-- START SOURCE PASSAGE --

This post is part of the Dawn of New Thaumaturgy series.
I recently added a new player to my group. He never played RPGs. He joined my Mageblade group, was amazed that he could do spider-wizardry, and had his pc’s eyes explode because reckless overcasting led to a magic catastrophe. Then he completely wiped a band of thieves with a lucky venom cloud. Good times.
Magic is terrible and powerful and awesome. The player was surprised by the magic possibilities, tempted, hurt, humbled, and then singlehandedly finished the threat to the group. How does this happen? Why? How can it be made better?
I’m writing this thing because a while ago someone asked if it was possible to swap the D&D spell list with a completely different one: I’ve done it several times with several spell lists, and I’d like to share why and how to do it.
I’m not sure this is going to be directly helpful to anyone doing the same, but I guess it can be helpful for other tasks too, like writing one single spell. This is going to be presented as a list of unstructured arguments in several posts, for various reasons. Such as:
- I’m not sure what the shape of the argument is when seen in its entirety yet. My approach is quite holistic and winding. Sorry.
- The concerns span usability, game design, meaningfulness, and world building. These things do not go hand in hand.
- Magic, in game like in real life, is much different for different people. The same goes for religion, and magic and religion are for all intents and purposes, as far as this writing is concerned, two names for the same type of practice. I’ll try to be as encompassing as I can, despite taking sides.
Let’s start with the first question: why do we need new magic, and what’s wrong with the spells in the handbook?
We do not need new magic. And there’s nothing wrong with the spells in the handbook. The game can be perfectly fun without expanding its magic, like it can be fun without expanding the monster list, the race list, the class list, and the magic item list. These are the discrete elements that we can scatter in our fantastic worlds, very unique like snowflakes.
Also, very similar like snowflakes. Snowflakes are similar because ice crystals form with specific angles, and similarly D&D campaign are similar because character growth has specific rules. Obtaining experience and treasure make characters stronger, because they grow in skill and in means, with a matching increased impact on the game world. If we use the same mundane and magic item tables, chances are there will be similarities.
Access to more magic is key part of both those new skills and new means. The game setting of Dungeons & Dragons becomes more and more supernatural as the game progresses, the players exploring more and more of the mythical underworld (or whatever it is that PCs physically and metaphorically go through in your campaign).
Let’s start from the Fighter, by having a quick detour in the LBB. Fighters are strong and resistant and overcome mundane opponents in mundane means. As they grow in skill, they become more resistant and more lethal. However, as lethal as they can be, they still are mundane and can’t harm enchanted beings.
Enemies that can’t be harmed are awesome. As in, literally, terror inducing. Because we mundanes have no way of defending ourselves from them.
For those, fighters need a magic weapon.

-- END SOURCE PASSAGE --
-- START COLLECTED MATERIAL --

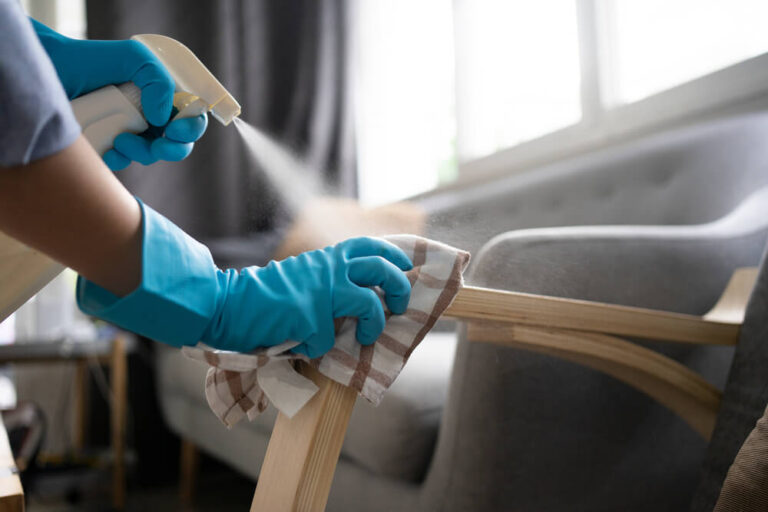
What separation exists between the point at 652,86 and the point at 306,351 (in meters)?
1.43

-- END COLLECTED MATERIAL --

— SET PROBLEM 1 —
Write out the magic post from "Magic is terrible" to "and winding. Sorry.", using "danger" in place of "threat".
— SET PROBLEM 2 —
According to the post on magic, what do fighters need in order to deal with enchanted beings they cannot harm?
— SET PROBLEM 3 —
Carry on the post about magic in Dungeons & Dragons from where it stops.

— EXERCISE RESPONSE 1 —
Magic is terrible and powerful and awesome. The player was surprised by the magic possibilities, tempted, hurt, humbled, and then singlehandedly finished the danger to the group. How does this happen? Why? How can it be made better?
I’m writing this thing because a while ago someone asked if it was possible to swap the D&D spell list with a completely different one: I’ve done it several times with several spell lists, and I’d like to share why and how to do it.
I’m not sure this is going to be directly helpful to anyone doing the same, but I guess it can be helpful for other tasks too, like writing one single spell. This is going to be presented as a list of unstructured arguments in several posts, for various reasons. Such as:
- I’m not sure what the shape of the argument is when seen in its entirety yet. My approach is quite holistic and winding. Sorry.

— EXERCISE RESPONSE 2 —
A magic weapon.

— EXERCISE RESPONSE 3 —
Crucially, magic weapons, and especially magic swords, are the most common permanent magic item in the LBB. Magic swords can only be used by fighters, and magic swords are pretty much the best magic weapon in the game: beyond giving the capacity to hit magic beings, they often give extra powers, like detection of invisible or magic, or even more, which are incredibly useful and not easy to come by (at least they require casters to spend precious spell slots).
Magic swords also have the habit of having intelligence and big personalities and taking sides in the Eternal Struggle between Law and Chaos. They can also possess their fighter, and shift from being an empowering tool for the fighter into a master for the fighter, their body and limbs mere tool for the Sword.
This might seem like a douche move. However, these swords are quite the equivalent of having a Faustian deal with the devil: great power comes at a great cost. Sure, they lead you to gems, and let you vanquish vampires, but what do the Swords ask in return?
And the Faustian deal usually generates buckets of solid, engaging drama at the table: for example the sword can force a noncompliant fighter into giving itself away to a fighter more worthy of the sword mission, and more compliant. If you want to keep the sword, you need to make the sword want to keep you.
So when you find an intelligent magic sword in a dragon trove ask yourself what kind of reckless sucidal action the sword must have forced on the fighter wielding it. The sword is in the dragon hoard because either it forced the fighter into fighting the dragon, or it let the fighter believe it could.
Magic swords use their fighters to leave a trail of death until they lead their own fighter to death. Then they lay unused in a hoard until their new owner is killed by a fighter. And the trail of death can start again. And again. And again. And again, until the timeless magic sword, and its unquenchable bloodthirst, is no more.
Good luck with that. Magic swords are much more resilient than the countless arms that bear them. Beside dragonfire and powerful magic, they have little to fear.
D&D Magic Swords are awesome as the creatures they can harm. As in, they inspire terror. Not only when facing them, but also when wielding them.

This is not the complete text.